Open markhwhiteii opened 4 years ago

markhwhiteii commented 4 years ago

I can't get it to run quickly enough: https://discourse.mc-stan.org/t/troubleshooting-a-maxdiff-hierarchical-multinomial-regression/11235

andytimm commented 1 year ago

I am comfortable speeding up Stan code, but learning about MaxDiff, so was thinking contributing here can be a reasonable way to learn.

Could you confirm you’d still review a PR here if I make it in the next few months? Since it’s been a while since this package been worked on wanted to ask early.

markhwhiteii commented 1 year ago

Yes, definitely would review a PR here.

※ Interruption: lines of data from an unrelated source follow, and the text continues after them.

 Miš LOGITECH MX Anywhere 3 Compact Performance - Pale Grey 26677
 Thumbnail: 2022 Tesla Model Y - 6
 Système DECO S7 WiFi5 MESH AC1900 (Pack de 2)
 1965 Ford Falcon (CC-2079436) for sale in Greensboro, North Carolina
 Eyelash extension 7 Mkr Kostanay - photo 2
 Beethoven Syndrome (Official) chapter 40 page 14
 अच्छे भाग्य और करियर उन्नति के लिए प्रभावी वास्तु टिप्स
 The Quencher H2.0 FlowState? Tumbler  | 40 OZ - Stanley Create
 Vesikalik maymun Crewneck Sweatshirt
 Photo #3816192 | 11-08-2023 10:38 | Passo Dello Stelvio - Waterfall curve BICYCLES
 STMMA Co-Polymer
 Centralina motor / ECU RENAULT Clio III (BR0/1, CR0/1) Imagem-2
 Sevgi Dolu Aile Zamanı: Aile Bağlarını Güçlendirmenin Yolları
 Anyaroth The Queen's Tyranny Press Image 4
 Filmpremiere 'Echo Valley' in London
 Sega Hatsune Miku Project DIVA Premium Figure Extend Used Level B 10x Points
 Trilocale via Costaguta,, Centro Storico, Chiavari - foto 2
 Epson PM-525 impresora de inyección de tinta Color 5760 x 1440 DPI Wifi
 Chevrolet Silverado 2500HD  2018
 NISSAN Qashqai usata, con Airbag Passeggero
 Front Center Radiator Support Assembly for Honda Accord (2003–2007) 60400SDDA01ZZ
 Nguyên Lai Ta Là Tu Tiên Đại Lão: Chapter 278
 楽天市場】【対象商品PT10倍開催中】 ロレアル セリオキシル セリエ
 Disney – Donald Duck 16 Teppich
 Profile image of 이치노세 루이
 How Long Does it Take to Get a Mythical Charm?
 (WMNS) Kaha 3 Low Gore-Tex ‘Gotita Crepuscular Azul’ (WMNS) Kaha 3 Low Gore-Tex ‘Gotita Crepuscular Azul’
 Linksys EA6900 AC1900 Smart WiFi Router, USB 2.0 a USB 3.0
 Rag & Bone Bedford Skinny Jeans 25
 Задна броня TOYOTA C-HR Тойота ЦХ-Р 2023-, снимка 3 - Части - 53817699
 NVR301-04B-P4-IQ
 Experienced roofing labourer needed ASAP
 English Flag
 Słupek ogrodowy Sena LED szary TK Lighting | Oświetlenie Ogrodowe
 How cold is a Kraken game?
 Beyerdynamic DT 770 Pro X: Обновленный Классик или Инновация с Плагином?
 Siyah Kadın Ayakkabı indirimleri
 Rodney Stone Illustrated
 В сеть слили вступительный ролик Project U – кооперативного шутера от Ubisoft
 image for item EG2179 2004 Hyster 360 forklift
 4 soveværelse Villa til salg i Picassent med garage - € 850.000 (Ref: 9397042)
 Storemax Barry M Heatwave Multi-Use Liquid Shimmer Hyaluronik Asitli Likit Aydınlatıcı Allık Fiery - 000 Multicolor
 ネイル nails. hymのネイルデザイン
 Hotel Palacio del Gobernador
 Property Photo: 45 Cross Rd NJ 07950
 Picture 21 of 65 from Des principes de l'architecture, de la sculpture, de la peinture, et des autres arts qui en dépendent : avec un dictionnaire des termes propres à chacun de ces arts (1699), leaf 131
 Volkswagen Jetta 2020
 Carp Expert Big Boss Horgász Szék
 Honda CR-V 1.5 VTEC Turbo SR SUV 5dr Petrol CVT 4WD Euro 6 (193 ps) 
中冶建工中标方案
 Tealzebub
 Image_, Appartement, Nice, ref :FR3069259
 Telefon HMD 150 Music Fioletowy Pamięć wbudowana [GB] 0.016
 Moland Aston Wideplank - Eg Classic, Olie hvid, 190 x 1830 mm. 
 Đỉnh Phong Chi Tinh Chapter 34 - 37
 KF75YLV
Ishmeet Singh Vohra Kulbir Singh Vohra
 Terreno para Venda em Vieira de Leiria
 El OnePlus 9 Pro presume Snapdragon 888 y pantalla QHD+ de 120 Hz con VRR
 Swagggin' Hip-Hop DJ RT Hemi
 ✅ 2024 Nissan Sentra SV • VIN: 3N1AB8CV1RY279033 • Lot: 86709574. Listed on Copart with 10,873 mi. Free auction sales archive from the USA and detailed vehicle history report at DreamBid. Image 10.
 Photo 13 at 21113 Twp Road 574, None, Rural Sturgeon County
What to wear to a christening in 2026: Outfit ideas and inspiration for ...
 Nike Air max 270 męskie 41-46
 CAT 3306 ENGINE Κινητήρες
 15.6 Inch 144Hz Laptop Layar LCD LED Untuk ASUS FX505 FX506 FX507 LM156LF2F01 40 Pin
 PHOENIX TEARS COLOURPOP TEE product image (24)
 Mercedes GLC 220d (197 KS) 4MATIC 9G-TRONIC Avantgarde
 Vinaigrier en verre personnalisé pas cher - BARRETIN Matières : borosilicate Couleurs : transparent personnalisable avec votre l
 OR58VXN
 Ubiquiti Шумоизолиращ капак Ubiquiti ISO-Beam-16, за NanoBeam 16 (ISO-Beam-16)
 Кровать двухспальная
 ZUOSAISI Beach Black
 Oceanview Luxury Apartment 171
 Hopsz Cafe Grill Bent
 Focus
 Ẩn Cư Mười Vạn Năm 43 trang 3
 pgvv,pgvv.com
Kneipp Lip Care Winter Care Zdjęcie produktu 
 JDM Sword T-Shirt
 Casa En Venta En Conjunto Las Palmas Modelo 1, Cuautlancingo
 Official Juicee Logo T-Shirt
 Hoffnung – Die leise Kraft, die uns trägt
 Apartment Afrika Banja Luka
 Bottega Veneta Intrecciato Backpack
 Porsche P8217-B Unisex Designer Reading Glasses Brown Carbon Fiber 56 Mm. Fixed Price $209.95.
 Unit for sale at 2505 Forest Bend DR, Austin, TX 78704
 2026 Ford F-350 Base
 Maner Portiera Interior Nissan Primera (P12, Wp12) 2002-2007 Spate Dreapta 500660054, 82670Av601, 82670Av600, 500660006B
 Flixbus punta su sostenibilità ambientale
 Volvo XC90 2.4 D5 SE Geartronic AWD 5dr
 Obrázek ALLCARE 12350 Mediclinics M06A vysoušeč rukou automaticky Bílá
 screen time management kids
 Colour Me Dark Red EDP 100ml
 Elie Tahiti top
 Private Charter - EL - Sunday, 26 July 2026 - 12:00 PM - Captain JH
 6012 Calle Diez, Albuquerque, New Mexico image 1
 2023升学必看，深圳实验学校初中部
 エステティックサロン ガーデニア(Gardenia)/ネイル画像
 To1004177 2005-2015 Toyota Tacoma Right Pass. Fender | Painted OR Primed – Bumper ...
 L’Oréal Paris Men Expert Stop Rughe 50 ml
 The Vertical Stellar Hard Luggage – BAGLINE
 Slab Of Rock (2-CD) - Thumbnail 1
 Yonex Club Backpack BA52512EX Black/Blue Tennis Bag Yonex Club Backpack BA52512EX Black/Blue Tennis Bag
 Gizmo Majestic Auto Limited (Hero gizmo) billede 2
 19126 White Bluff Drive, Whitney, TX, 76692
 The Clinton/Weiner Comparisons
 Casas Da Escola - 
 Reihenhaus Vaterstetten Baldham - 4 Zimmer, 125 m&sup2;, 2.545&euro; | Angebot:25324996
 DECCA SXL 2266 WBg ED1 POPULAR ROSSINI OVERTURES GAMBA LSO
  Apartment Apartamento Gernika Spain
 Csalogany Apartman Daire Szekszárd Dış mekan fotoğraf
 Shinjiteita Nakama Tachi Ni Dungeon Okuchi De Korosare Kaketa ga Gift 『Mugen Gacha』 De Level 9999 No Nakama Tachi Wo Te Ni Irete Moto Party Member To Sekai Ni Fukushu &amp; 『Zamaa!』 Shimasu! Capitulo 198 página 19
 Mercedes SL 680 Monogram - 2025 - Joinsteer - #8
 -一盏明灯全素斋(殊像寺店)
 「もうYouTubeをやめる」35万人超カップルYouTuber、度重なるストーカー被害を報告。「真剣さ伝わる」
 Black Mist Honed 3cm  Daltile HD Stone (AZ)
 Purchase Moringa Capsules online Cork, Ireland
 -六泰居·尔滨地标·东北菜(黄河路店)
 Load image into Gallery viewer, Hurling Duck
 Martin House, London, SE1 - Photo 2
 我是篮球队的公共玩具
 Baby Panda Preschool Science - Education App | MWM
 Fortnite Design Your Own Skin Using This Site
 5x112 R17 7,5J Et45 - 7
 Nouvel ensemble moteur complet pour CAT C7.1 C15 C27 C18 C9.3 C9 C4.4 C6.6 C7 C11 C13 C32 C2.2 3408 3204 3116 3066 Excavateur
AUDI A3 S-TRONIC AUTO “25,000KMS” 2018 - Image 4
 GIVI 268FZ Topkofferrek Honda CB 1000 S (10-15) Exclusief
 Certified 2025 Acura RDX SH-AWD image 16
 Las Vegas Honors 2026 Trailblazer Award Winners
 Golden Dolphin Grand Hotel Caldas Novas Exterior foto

Haven't worked on it recently because I'm gonna have to rework the unit tests that are on codecov, and I've been busy with work/other projects/life. But would definitely love the help, and I'm willing to chat about anything MaxDiff generally.

andytimm commented 1 year ago

Ok, well figured out what was wrong with the model as coded this week.

The main issue was that to_vector(Theta) ~ normal(0, 10); with as many choices as in the example is implausibly wide. Translating that to the logit scale implies a pretty strong belief that 1 brand is likely to get 90%+ of the choice. You can see some good graphs of this phenomenon in Jim Savage's slides here on 18/19: https://rpubs.com/jimsavage/sawtoothcon. Another win for the folk theorem.

Fitting with that knocked down to N(0,.5) takes only about 45 minutes (one chain was much slower than the others, most were done in ~25 - not sure if that is because I was also running other stuff and that core was being hit harder). The resulting model seems pretty sensible, and the values of Theta align with fitting EB to the same data pretty well (EG healthcare is the best message).

I'll do a bit more digging and see if I can't improve on this more, but it does seem like this was the main problem. Since the appropriate sigma in the prior depends on the number of choices, I'll probably try and implement something like the priors here next: https://journals.sagepub.com/doi/abs/10.1509/jmkr.46.6.832_JMR6J?journalCode=mrja&utm_source=pocket_saves.

I'm thinking I'll probably do an initial PR that just implements the model without covariates first, then add in covariates after you confirm there's nothing in the implementation you want modified to fit the package design ideas. Sound good?

markhwhiteii commented 1 year ago

Yeah, that all sounds incredible! Good finds. Definitely would be ideal to have some sort of code that takes number of choices and chooses a sensible default prior. Thanks.